Je peux vous dire, monsieur Mendes, que vous avez plus d'opinions qu'elle, ce qui n'est pas peu dire. Je dis cela avec beaucoup de respect.
Vous avez exprimé une autre opinion lorsque vous avez décrit les membres de l'opposition comme une « coalition ». J'aimerais les défendre, si vous le permettez, mais vous leur avez attribué un titre officiel, alors qu'il est seulement question de votre opinion, je sais.
Une voix: Nous allons le prendre.
M. Ed Holder: Cela ne me surprend pas, à vrai dire.
Le président: Adressez-vous au président, s'il vous plaît, adressez-vous au président.
M. Ed Holder: Qu'ils le fassent, oui, car ils m'interrompent, monsieur le président.
Voici la question que je vous poserais, si vous le permettez. J'aimerais revenir à la question que j'ai posée. Je vous saurais gré de donner une réponse officielle en plus de vos commentaires. Envoyez-nous une lettre, pour que je puisse avoir une idée, parce que — si vous permettez —, vous êtes professeur et menez des travaux de recherche et vous le ferez de façon réfléchie.
Je vous ai demandé — et il semble que mon entrée en matière était trop longue, alors je ne vous ai pas donné la possibilité de répondre comme il faut...
:
Je suis absolument ravi d'être ici, monsieur le président.
La question que l'on doit étudier revêt une importance fondamentale pour la démocratie parlementaire du Canada, dont les règles ne sont pas écrites dans les livres de droit ni dans l'ancienne Constitution; elles découlent surtout de principes, de pratiques et de conventions qui ont fait consensus, ce qui signifie que vous — les députés de tous les partis — devez vous entendre. Lorsque vous ne le faites pas, vous laissez le pays dans l'anarchie et vous laissez votre gouverneure générale, que je conseille parfois, jouer le rôle de l'arbitre dans un jeu où les joueurs ne s'entendent pas sur les règles. Alors, je suis ravi de voir ici présents des membres de tous les partis s'efforcer de régler la question de la prorogation. Elle compte parmi plusieurs autres questions qui ne font pas consensus et qui nécessitent la mise en place de conventions, et je suis très heureux de vous voir ici.

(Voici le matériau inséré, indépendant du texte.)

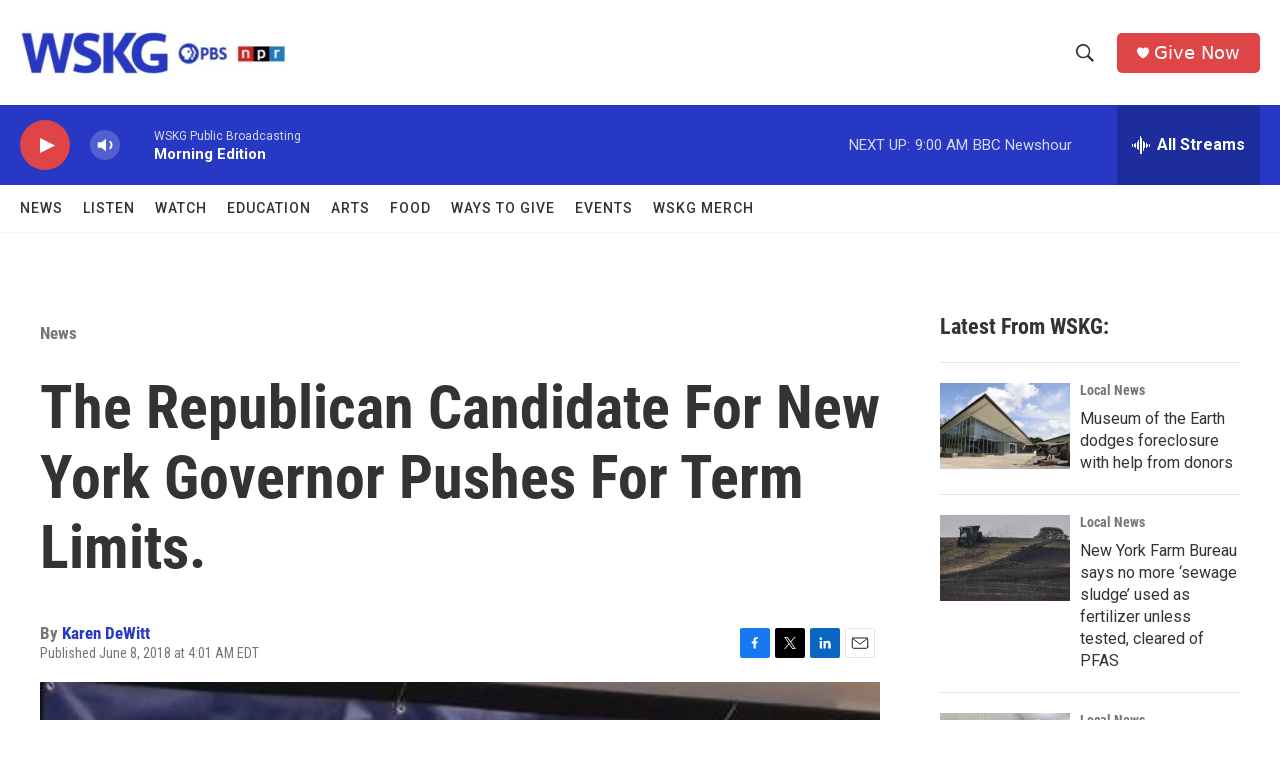

--- FILE ---
content_type: application/x-javascript; charset=utf-8
request_url: https://connect.facebook.net/en_US/sdk.js
body_size: 941
content:
/*1767790925,,JIT Construction: v1031716404,en_US*/

/**
 * Copyright (c) 2017-present, Facebook, Inc. All rights reserved.
 *
 * You are hereby granted a non-exclusive, worldwide, royalty-free license to use,
 * copy, modify, and distribute this software in source code or binary form for use
 * in connection with the web services and APIs provided by Facebook.
 *
 * As with any software that integrates with the Facebook platform, your use of
 * this software is subject to the Facebook Platform Policy
 * [http://developers.facebook.com/policy/]. This copyright notice shall be
 * included in all copies or substantial portions of the software.
 *
 * THE SOFTWARE IS PROVIDED "AS IS", WITHOUT WARRANTY OF ANY KIND, EXPRESS OR
 * IMPLIED, INCLUDING BUT NOT LIMITED TO THE WARRANTIES OF MERCHANTABILITY, FITNESS
 * FOR A PARTICULAR PURPOSE AND NONINFRINGEMENT. IN NO EVENT SHALL THE AUTHORS OR
 * COPYRIGHT HOLDERS BE LIABLE FOR ANY CLAIM, DAMAGES OR OTHER LIABILITY, WHETHER
 * IN AN ACTION OF CONTRACT, TORT OR OTHERWISE, ARISING FROM, OUT OF OR IN
 * CONNECTION WITH THE SOFTWARE OR THE USE OR OTHER DEALINGS IN THE SOFTWARE.
 */
(function _(e,t,n,r,o){var a=window.console;if(a&&Math.floor(new Date().getTime()/1e3)-t>10080*60&&a.warn("The Facebook JSSDK is more than 7 days old."),!window[n]&&window.JSON){for(var i=window[n]={__buffer:{replay:function(){for(var e=this,t=function(){var t=window[n];e.calls[r][0].split(".").forEach(function(e){return t=t[e]}),t.apply(null,e.calls[r][1])},r=0;r<this.calls.length;r++)t();this.calls=[]},calls:[],opts:null},getUserID:function(){return""},getAuthResponse:function(){return null},getAccessToken:function(){return null},init:function(e){i.__buffer.opts=e}},l=0;l<r.length;l++){var s=r[l];if(!(s in i)){for(var u=s.split("."),c=u.pop(),d=i,m=0;m<u.length;m++)d=d[u[m]]||(d[u[m]]={});d[c]=(function(e){if(e!=="init")return function(){i.__buffer.calls.push([e,Array.prototype.slice.call(arguments)])}})(s)}}var p=document.createElement("script");p.src=e,p.async=!0,o&&(p.crossOrigin="anonymous");var f=document.getElementsByTagName("script")[0];f.parentNode&&f.parentNode.insertBefore(p,f)}})("https:\/\/connect.facebook.net\/en_US\/sdk.js?hash=19f99c5eabeafa773dc2375e658bf61a", 1767790925, "FB", ["AppEvents.EventNames","AppEvents.ParameterNames","AppEvents.activateApp","AppEvents.clearAppVersion","AppEvents.clearUserID","AppEvents.getAppVersion","AppEvents.getUserID","AppEvents.logEvent","AppEvents.logPageView","AppEvents.logPurchase","AppEvents.setAppVersion","AppEvents.setUserID","AppEvents.updateUserProperties","Canvas.Plugin.showPluginElement","Canvas.Plugin.hidePluginElement","Canvas.Prefetcher.addStaticResource","Canvas.Prefetcher.setCollectionMode","Canvas.getPageInfo","Canvas.scrollTo","Canvas.setAutoGrow","Canvas.setDoneLoading","Canvas.setSize","Canvas.setUrlHandler","Canvas.startTimer","Canvas.stopTimer","Event.subscribe","Event.unsubscribe","XFBML.parse","addFriend","api","getAccessToken","getAuthResponse","getLoginStatus","getUserID","init","login","logout","publish","share","ui"], true);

Vous avez mon mémoire entre les mains. Je vais le parcourir rapidement et vous dire des choses que vous savez sans doute déjà.
La prorogation est la fin d'une session du Parlement sans qu'il y ait dissolution du Parlement. Normalement, une prorogation est un événement incontesté de la vie du Parlement et ne soulève aucune controverse. Son utilisation normale sert à mettre fin à une session quand une grande partie des travaux de la session sont achevés, et qu'il y a un besoin reconnu d'accorder un congé saisonnier. Une nouvelle session de la législature débute après le congé, par un discours du Trône présentant un nouveau programme du gouvernement. Voilà la norme, et, de fait, toutes les prorogations dont j'ai été témoin étaient essentiellement de cet ordre.

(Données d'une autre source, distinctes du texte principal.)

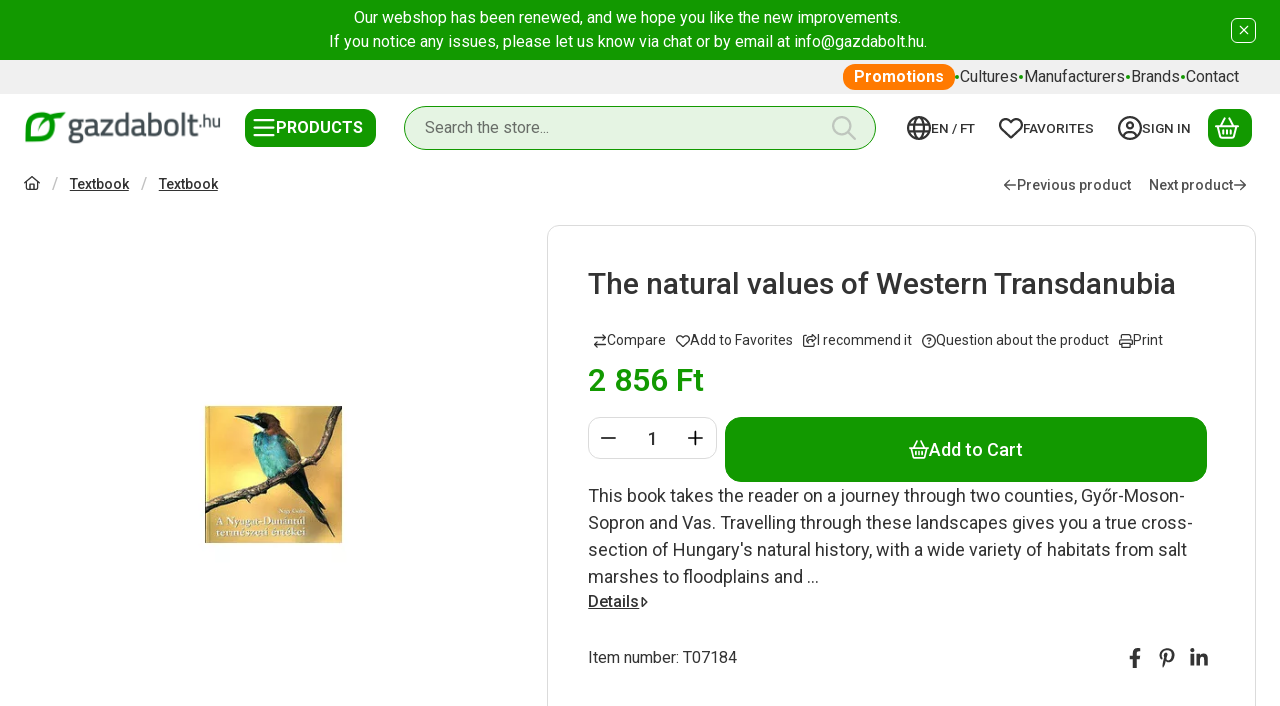

--- FILE ---
content_type: image/svg+xml
request_url: https://www.gazdabolt.hu/!common_design/own/image/icon/flag/svg/en.svg
body_size: 1955
content:
<svg viewBox="0 0 32 24" fill="none" xmlns="http://www.w3.org/2000/svg">
  <mask id="a" maskUnits="userSpaceOnUse" x="0" y="0" width="32" height="24">
    <path fill="#fff" d="M0 0h32v24H0z"/>
  </mask>
  <g mask="url(#a)">
    <path fill-rule="evenodd" clip-rule="evenodd" d="M0 0v24h32V0H0z" fill="#2E42A5"/>
    <mask id="b" maskUnits="userSpaceOnUse" x="0" y="0" width="32" height="24">
      <path fill-rule="evenodd" clip-rule="evenodd" d="M0 0v24h32V0H0z" fill="#fff"/>
    </mask>
    <g mask="url(#b)">
      <mask id="c" maskUnits="userSpaceOnUse" x="0" y="0" width="32" height="24">
        <path fill="#fff" d="M0 0h32v24H0z"/>
      </mask>
      <g mask="url(#c)">
        <path d="M-3.563 22.285l7.042 2.979 28.68-22.026 3.715-4.426-7.53-.995-11.698 9.491-9.416 6.396-10.793 8.581z" fill="#fff"/>
        <path d="M-2.6 24.372L.989 26.1 34.54-1.599h-5.037l-32.102 25.97z" fill="#F50100"/>
        <path d="M35.563 22.285l-7.042 2.979L-.159 3.238l-3.715-4.426 7.53-.995 11.698 9.491 9.416 6.396 10.793 8.581z" fill="#fff"/>
        <path d="M35.323 23.783l-3.588 1.728-14.286-11.86-4.236-1.324-17.445-13.5H.806l17.434 13.18 4.631 1.588 12.452 10.188z" fill="#F50100"/>
        <mask id="d" fill="#fff">
          <path fill-rule="evenodd" clip-rule="evenodd" d="M19.778-2h-7.556V8H-1.972v8h14.194v10h7.556V16h14.25V8h-14.25V-2z"/>
        </mask>
        <path fill-rule="evenodd" clip-rule="evenodd" d="M19.778-2h-7.556V8H-1.972v8h14.194v10h7.556V16h14.25V8h-14.25V-2z" fill="#F50100"/>
        <path d="M12.222-2v-2h-2v2h2zm7.556 0h2v-2h-2v2zM12.222 8v2h2V8h-2zM-1.972 8V6h-2v2h2zm0 8h-2v2h2v-2zm14.194 0h2v-2h-2v2zm0 10h-2v2h2v-2zm7.556 0v2h2v-2h-2zm0-10v-2h-2v2h2zm14.25 0v2h2v-2h-2zm0-8h2V6h-2v2zm-14.25 0h-2v2h2V8zm-7.556-8h7.556v-4h-7.556v4zm2 8V-2h-4V8h4zm-16.194 2h14.194V6H-1.972v4zm2 6V8h-4v8h4zm12.194-2H-1.972v4h14.194v-4zm2 12V16h-4v10h4zm5.556-2h-7.556v4h7.556v-4zm-2-8v10h4V16h-4zm16.25-2h-14.25v4h14.25v-4zm-2-6v8h4V8h-4zm-12.25 2h14.25V6h-14.25v4zm-2-12V8h4V-2h-4z" fill="#fff" mask="url(#d)"/>
      </g>
    </g>
  </g>
</svg>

Le pouvoir de prorogation, le pouvoir juridique de prorogation, ne vous appartient pas. Il n'appartient pas au . Il appartient sans équivoque à la Couronne. Depuis les lettres patentes du roi George VI en 1947, ce pouvoir particulier de la Couronne, ainsi que le pouvoir de dissoudre et de convoquer le Parlement, devaient être exercés par le gouverneur général du Canada.
Une convention constitutionnelle bien établie exige que le gouverneur général exerce ce pouvoir uniquement — uniquement — sur recommandation de son principal conseiller constitutionnel, le premier ministre du Canada. Voilà la règle normale.
Une controverse est née récemment au sujet des circonstances dans lesquelles le gouverneur général devrait remettre en question, voire décliner, une demande de prorogation du premier ministre. Dans les deux situations qui ont soulevé la controverse, on se demandait si la prorogation n'avait pas été demandée par un premier ministre pour éviter au gouvernement de rendre des comptes à la Chambre des communes.
La recommandation du premier ministre Harper le 4 décembre 2008 que la gouverneure générale proroge le Parlement semblait, aux yeux de beaucoup, viser à éviter un vote de confiance imminent à la Chambre des communes. Comme vous le savez, la confiance de la Chambre des communes est essentielle au droit de gouverner au Canada. La recommandation du premier ministre, le 30 décembre 2009, que la gouverneure générale proroge le Parlement semblait viser à éviter un examen du traitement des détenus afghans par un comité de la Chambre des communes.
Constitutionnellement, cette controverse soulève la question de savoir si le gouverneur général a un quelconque pouvoir discrétionnaire dans l'exercice du pouvoir de proroger le Parlement.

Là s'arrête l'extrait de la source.